== Text to read ==

4. Vague and vogue words
 
Someone once said that the difference between the right word and the almost-right word is like the difference between lightning and the lightning bug. That may be overstating the point, but it is not an overstatement to say that if you are careful to choose words that carry a precise meaning, your writing will be much more accurate. The fact is, however, that it is easier to reach for a word that is widely used in numerous contexts instead of searching for a word that exactly expresses your meaning. The following words are too widely used to be useful:
 
  • where: Where can mean when, if, because, in which, that, and perhaps other things as well. Henry Weihofen suggests that one should use where to express only place, as in "states where the rule is followed," but that "cases where the rule is followed," should be changed to "cases in which the rule is followed," or "cases that follow the rule." Whether you follow Weihofen's suggestion or not, you should consider substituting other words for where when doing so will express your idea more precisely;
  • False imprisonment occurs where one party acts in a manner intending to confine another within fixed boundaries. (Substitute when.)
  • Where a person's house is searched without a search warrant, he has a cause of action against the officer who conducted the search. (Substitute //)
  • The defendant had reason to believe his life was in danger where the plaintiff had a knife. (Substitute because.)
  • The burglar read in the newspaper where another man had been arrested for the burglary, (Substitute that) (It is true that courts generally use where with all these meanings and more. But it is also true that court opinions are sometimes not models of clarity.)
  • as to: This phrase is another favorite of lawyers, so often used by them that it has been called, "the lawyerly as to." Its overuse has resulted in its taking on so many meanings that it is hard to tell which one the writer has in mind. It may mean for, about, of,-or nothing at all, as in the phrase as to whether Here are some examples:
  • Suggestions as to improvement are welcome. (Substitute for) We can only guess as to the reasons for the crime.
  • (Substitute about)
  • There is no problem as to jurisdiction or as to whether to take this case. (Substitute of for the first as to and omit the second.)
  • address: This verb is generally overused. Once used mainly in the context of directing a letter to its intended recipient, address has become a portmanteau word with at least the following meanings: "(1) direct, (2) call attention to, (3) attempt to answer, and (4) consider." In the following sentences it is used in these ways:
 
(1) She addressed the question to the Chairperson. (That is, she asked the Chairperson for an answer.)
 
(2) He addressed the matter of the safety measures the city had adopted. (That is, he called attention to the matter.)
 
(3) She addressed the problem of unemployment. (That is, she attempted to find a solution for it.)
 
(4) He addressed the liaison between the departments, (That is, he considered the liaison.)
 
  • establish: This is another word that is well on its way to uselessness because it carries so many vague inferences. One student used it three times in a single sentence, with three different meanings: 
  • The court established (held, said) that the plaintiff did establish (provide) sufficient consideration for the offer by making the Dean's List as his uncle had established (required).
  • pursue: The early case of Pierson v. Post exemplifies the original meaning of pursue: "follow in an effort to overtake " But the word has become a fad word and is now vaguely used in contexts like the following:
  • The physician, pursuing anonymity . . . (seeking)
  • The student pursuing law school (applying to)

===
== Input rows ==

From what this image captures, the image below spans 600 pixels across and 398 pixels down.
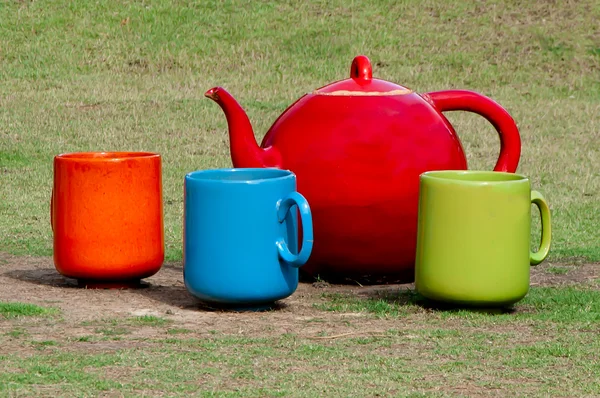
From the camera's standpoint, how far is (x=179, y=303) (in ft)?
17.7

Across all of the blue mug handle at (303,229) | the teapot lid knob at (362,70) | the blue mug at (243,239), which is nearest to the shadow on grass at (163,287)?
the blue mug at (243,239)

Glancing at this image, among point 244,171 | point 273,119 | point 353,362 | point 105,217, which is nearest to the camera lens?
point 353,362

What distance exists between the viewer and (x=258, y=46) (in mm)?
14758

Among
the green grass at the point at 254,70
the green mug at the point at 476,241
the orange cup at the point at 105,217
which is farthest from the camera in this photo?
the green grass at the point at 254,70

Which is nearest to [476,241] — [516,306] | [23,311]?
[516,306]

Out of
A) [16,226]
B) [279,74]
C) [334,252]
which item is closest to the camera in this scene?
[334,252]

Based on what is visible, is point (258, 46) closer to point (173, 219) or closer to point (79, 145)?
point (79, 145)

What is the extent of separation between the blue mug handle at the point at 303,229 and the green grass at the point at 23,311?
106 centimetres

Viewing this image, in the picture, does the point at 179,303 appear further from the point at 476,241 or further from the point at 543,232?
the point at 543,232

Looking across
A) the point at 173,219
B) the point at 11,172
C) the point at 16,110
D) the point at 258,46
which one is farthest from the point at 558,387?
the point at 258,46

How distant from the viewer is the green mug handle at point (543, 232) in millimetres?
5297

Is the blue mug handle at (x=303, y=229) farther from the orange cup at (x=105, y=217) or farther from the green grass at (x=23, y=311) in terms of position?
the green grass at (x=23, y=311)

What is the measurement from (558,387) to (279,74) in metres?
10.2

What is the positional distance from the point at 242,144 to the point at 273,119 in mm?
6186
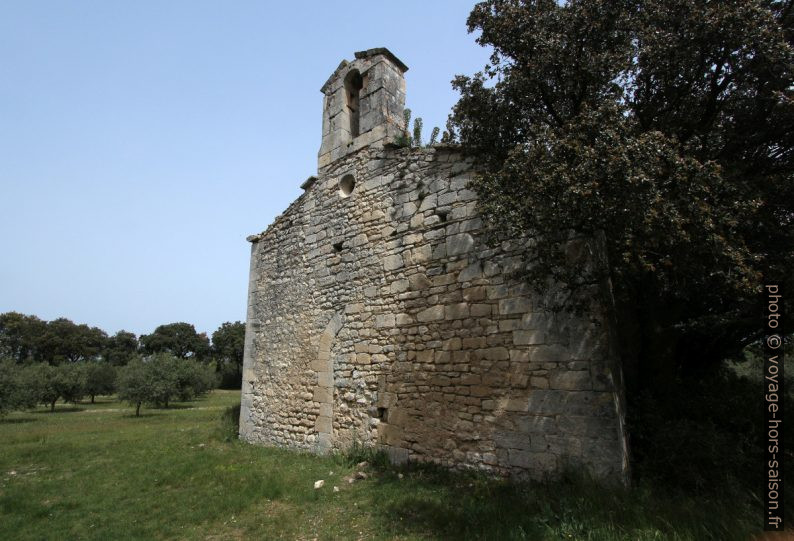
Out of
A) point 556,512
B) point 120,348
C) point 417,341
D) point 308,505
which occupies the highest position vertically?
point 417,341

===
== Input rows ==

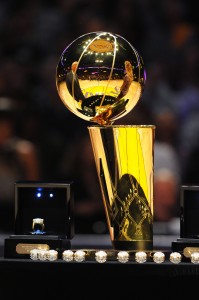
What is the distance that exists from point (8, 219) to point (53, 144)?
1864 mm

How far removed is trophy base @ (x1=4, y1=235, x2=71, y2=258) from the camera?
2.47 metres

===

§ Set exercise A: List every word or phrase that the section on vague and vogue words gives its own entry as being too widely used.
§ Set exercise B: How many lines of the listing above contain the string "orange"? Case counts, and give only the number.

§ Complete answer A:
where
as to
address
establish
pursue

§ Complete answer B: 2